Adimefe is also building what he calls Magic Carpet Venture Studio, a $10 million IP-focused fund, structured like a Y Combinator for African creators. The model is simple in theory: identify promising IPs, incubate the creators behind them, help them build communities around their work, and then license or sell to international streamers from a position of ownership rather than desperation. The fund is expected to launch by August 2026.






The urgency behind all of this is not abstract. Adimefe points to a statistic from the Director General of the African Continental Free Trade Area: of the roughly $100 billion generated annually by Nigerian music, only 2% returns to the country. The rest flows to the platforms, labels, and distributors that own the infrastructure. Iwaju, the Disney+ animated series set in a futuristic Lagos, is a Nigerian story, but the IP belongs to Disney. Iyanu, the HBO animated series drawn from Yoruba mythology, is a Nigerian story, but the IP belongs to Lionforge and Warner Bros.
“What we want to do in Magic Carpet,” Adimefe says, “is to let our people own a piece of the pie.”
There is a version of this story that is simply about one man’s persistence, the pebbles on the floor, the newsletter, the cadaver room, the oil and gas job he left, the animation talent that didn’t exist, the co-production that fell apart, the pandemic, and then, finally, the film. That story is true, and it is worth telling.

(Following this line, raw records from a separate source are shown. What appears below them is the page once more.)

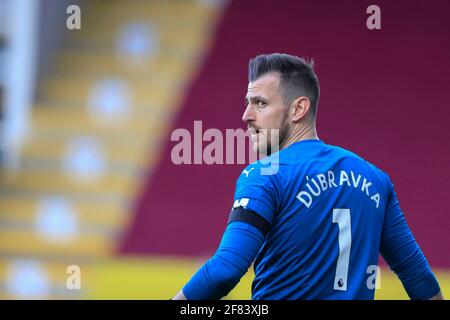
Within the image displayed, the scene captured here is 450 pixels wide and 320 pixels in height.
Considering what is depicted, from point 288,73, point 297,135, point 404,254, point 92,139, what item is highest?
point 92,139

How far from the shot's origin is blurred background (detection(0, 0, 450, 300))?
7.13m

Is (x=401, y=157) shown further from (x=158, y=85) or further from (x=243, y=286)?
(x=158, y=85)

But the larger story is about what would happen when a continent with the world’s richest untapped mythology—Sango, Queen Amina, the empires, the folktales and the cosmologies—finally builds the infrastructure to tell its own stories on its own terms. Adimefe believes that moment is arriving. He has spent the better part of a decade making sure Magic Carpet is there when it does.
Editor’s note: The essay has been updated to accurately reflect the plot of The Passport of Mallam Ilia and the IP ownership of Iyanu.